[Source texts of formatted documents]

◇ ◇ ◇

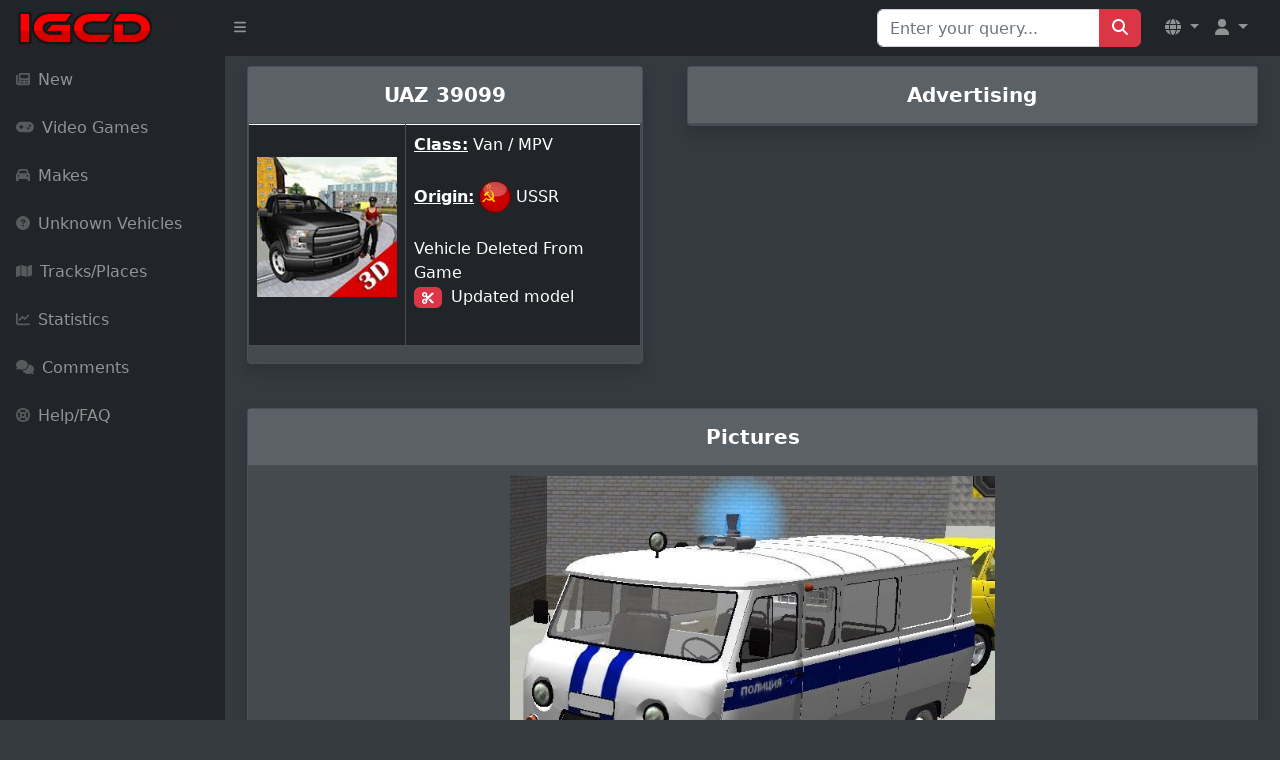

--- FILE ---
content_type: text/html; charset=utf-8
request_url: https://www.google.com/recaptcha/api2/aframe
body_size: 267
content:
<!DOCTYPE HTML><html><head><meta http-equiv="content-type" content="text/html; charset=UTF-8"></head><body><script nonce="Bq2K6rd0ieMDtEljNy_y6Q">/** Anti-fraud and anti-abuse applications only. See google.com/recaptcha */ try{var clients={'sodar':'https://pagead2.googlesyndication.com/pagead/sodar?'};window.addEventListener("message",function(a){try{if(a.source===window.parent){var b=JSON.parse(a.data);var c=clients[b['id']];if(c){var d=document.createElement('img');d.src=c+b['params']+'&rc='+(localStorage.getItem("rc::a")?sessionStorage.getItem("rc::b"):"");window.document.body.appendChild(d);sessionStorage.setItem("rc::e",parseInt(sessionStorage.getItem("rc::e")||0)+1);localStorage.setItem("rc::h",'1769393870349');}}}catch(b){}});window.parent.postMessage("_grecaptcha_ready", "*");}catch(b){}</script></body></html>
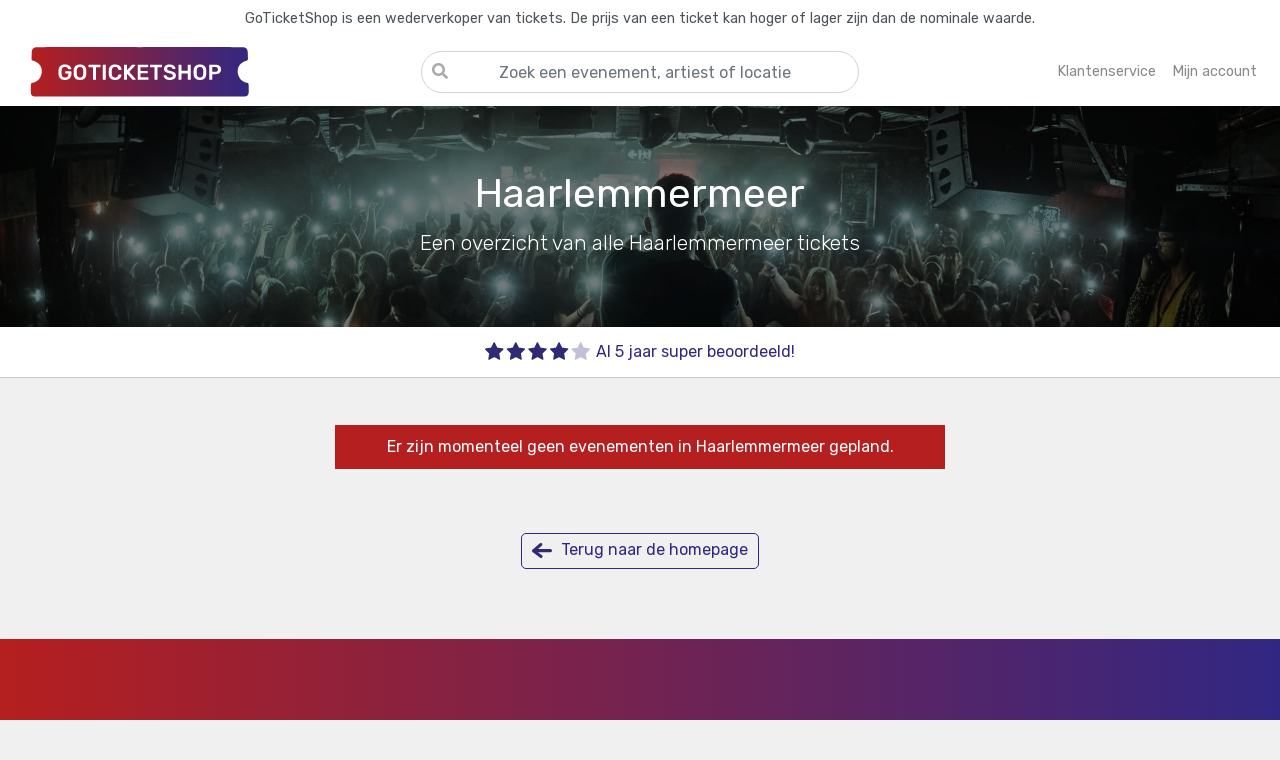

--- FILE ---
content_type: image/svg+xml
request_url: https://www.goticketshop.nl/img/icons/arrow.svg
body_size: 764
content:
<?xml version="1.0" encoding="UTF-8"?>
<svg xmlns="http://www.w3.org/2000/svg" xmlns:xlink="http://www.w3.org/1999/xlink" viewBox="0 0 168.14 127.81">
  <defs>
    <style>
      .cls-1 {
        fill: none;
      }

◇ ◇ ◇

Which lines above hold the string "recaptcha"? Please copy all of them.

• **RESPONSE BELOW**
request_url: https://www.google.com/recaptcha/api2/aframe
<!DOCTYPE HTML><html><head><meta http-equiv="content-type" content="text/html; charset=UTF-8"></head><body><script nonce="Bq2K6rd0ieMDtEljNy_y6Q">/** Anti-fraud and anti-abuse applications only. See google.com/recaptcha */ try{var clients={'sodar':'https://pagead2.googlesyndication.com/pagead/sodar?'};window.addEventListener("message",function(a){try{if(a.source===window.parent){var b=JSON.parse(a.data);var c=clients[b['id']];if(c){var d=document.createElement('img');d.src=c+b['params']+'&rc='+(localStorage.getItem("rc::a")?sessionStorage.getItem("rc::b"):"");window.document.body.appendChild(d);sessionStorage.setItem("rc::e",parseInt(sessionStorage.getItem("rc::e")||0)+1);localStorage.setItem("rc::h",'1769393870349');}}}catch(b){}});window.parent.postMessage("_grecaptcha_ready", "*");}catch(b){}</script></body></html>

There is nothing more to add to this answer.